Copy out the news report below on Kehinde Wiley's response to Joseph Awuah-Darko's allegations in full, word for word.

DOCUMENT EXTRACT ->
- Opening Delimiter -

Kehinde Wiley has denied accusations that he sexually assaulted the British-born Ghanaian artist Joseph Awuah-Darko three years ago. Awuah-Darko posted the claim on Instagram last Sunday (19 May), alleging that two assaults took place in Ghana, during a dinner held in Wiley’s honour in 2021. Awuah-Darko is the founder and director of the Noldor Artist Residency in Ghana. Los Angeles-born Wiley is best known for his painting of President Obama in 2018. Wiley later posted a denial on his own Instagram account, saying that he had been in ‘a brief, consensual relationship’ with Awuah-Darko, but that ‘These claims are not true and are an affront to all victims of sexual abuse.’ The New York Times reports that Wiley’s lawyers have sent Awuah-Darko a cease-and-desist letter demanding that he delete his Instagram posts and not repeat the claims.

- Closing Delimiter -

INFORMATION SHOWN ->
- Opening Delimiter -

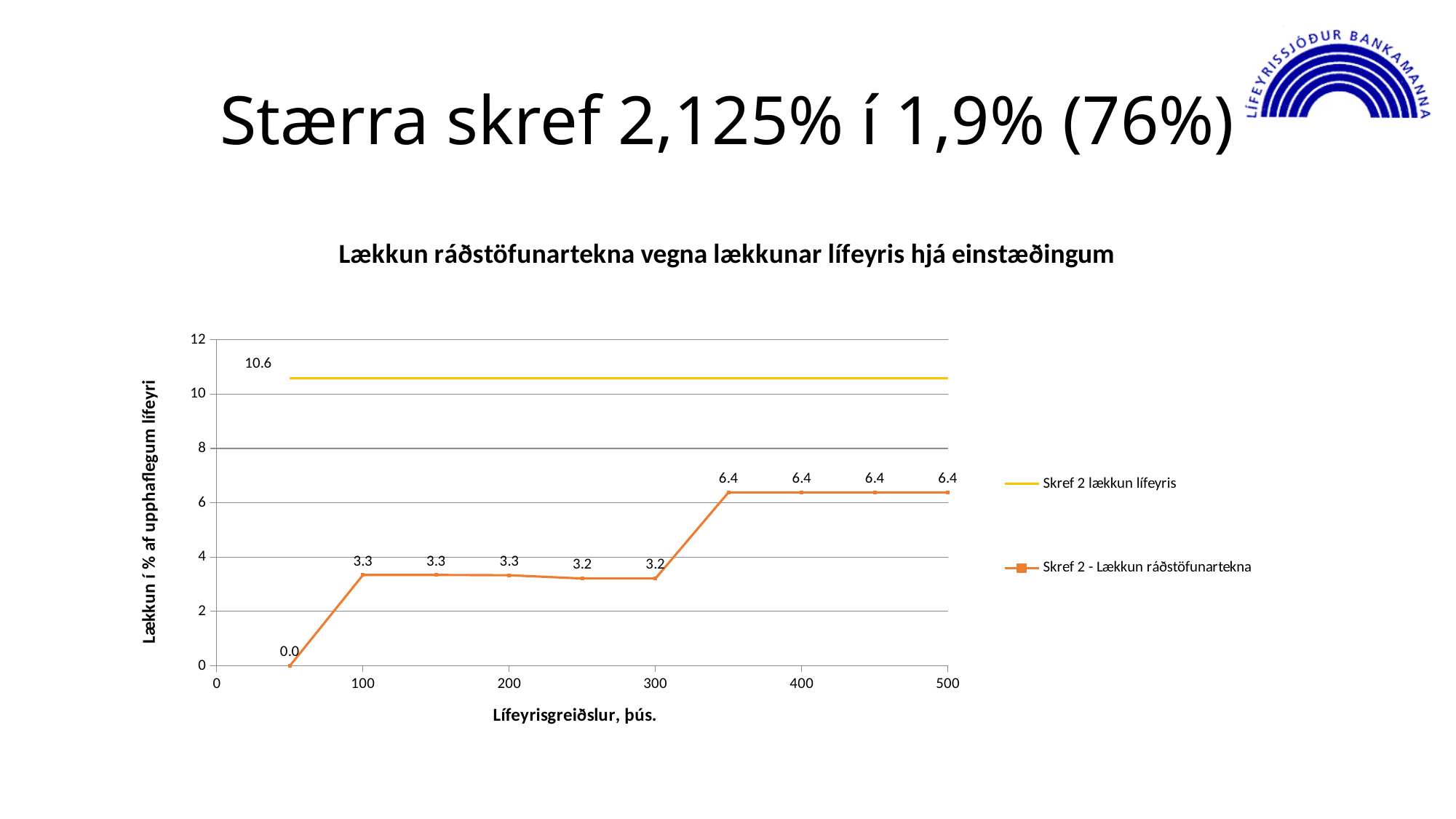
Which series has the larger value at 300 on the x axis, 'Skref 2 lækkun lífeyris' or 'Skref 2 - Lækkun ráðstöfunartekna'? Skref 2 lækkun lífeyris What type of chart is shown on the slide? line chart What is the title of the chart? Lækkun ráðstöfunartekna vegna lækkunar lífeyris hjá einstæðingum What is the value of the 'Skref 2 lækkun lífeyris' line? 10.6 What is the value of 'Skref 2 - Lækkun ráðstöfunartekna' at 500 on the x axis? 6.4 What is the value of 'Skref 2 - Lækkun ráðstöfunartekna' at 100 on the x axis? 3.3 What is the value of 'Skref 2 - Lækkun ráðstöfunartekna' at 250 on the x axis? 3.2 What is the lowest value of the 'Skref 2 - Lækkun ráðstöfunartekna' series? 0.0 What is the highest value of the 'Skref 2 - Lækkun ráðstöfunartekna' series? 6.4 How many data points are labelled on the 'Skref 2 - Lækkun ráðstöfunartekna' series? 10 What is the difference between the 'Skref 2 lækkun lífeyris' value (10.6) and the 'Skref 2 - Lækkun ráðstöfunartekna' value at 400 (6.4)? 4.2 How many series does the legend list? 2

- Closing Delimiter -

SOLVED EXERCISE ->
Kehinde Wiley has denied accusations that he sexually assaulted the British-born Ghanaian artist Joseph Awuah-Darko three years ago. Awuah-Darko posted the claim on Instagram last Sunday (19 May), alleging that two assaults took place in Ghana, during a dinner held in Wiley’s honour in 2021. Awuah-Darko is the founder and director of the Noldor Artist Residency in Ghana. Los Angeles-born Wiley is best known for his painting of President Obama in 2018. Wiley later posted a denial on his own Instagram account, saying that he had been in ‘a brief, consensual relationship’ with Awuah-Darko, but that ‘These claims are not true and are an affront to all victims of sexual abuse.’ The New York Times reports that Wiley’s lawyers have sent Awuah-Darko a cease-and-desist letter demanding that he delete his Instagram posts and not repeat the claims.